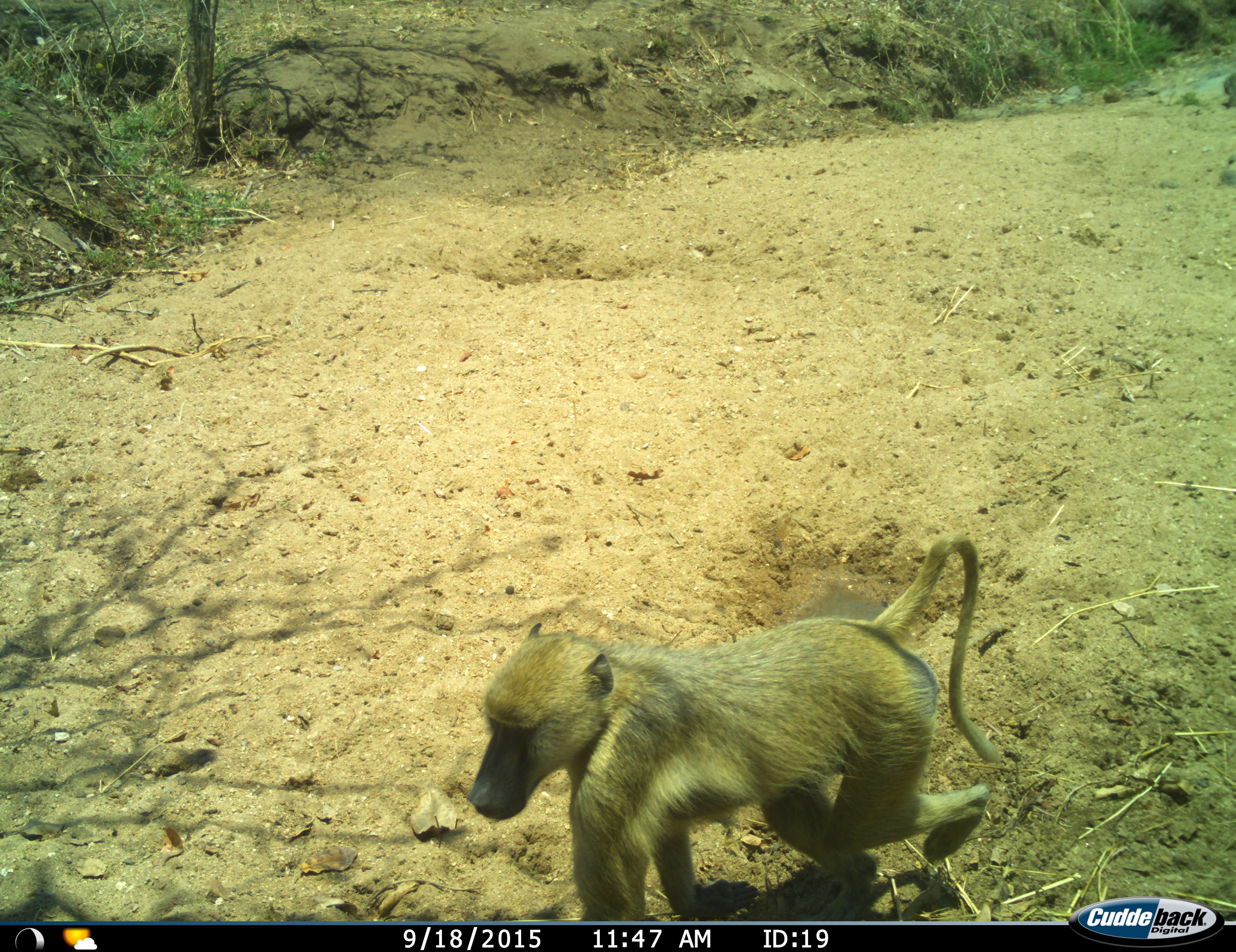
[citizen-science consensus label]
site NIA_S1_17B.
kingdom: Animalia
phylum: Chordata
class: Mammalia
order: Primates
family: Cercopithecidae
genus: Papio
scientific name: Papio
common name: baboon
Baboon (Papio), count 1. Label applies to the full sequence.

### BRIEF
Verbatim reproduction of every entry is needed, with the images left out.

### TASK RESPONSE
[citizen-science consensus label]
site NIA_S1_17B.
kingdom: Animalia
phylum: Chordata
class: Mammalia
order: Primates
family: Cercopithecidae
genus: Papio
scientific name: Papio
common name: baboon
Baboon (Papio), count 1. Label applies to the full sequence.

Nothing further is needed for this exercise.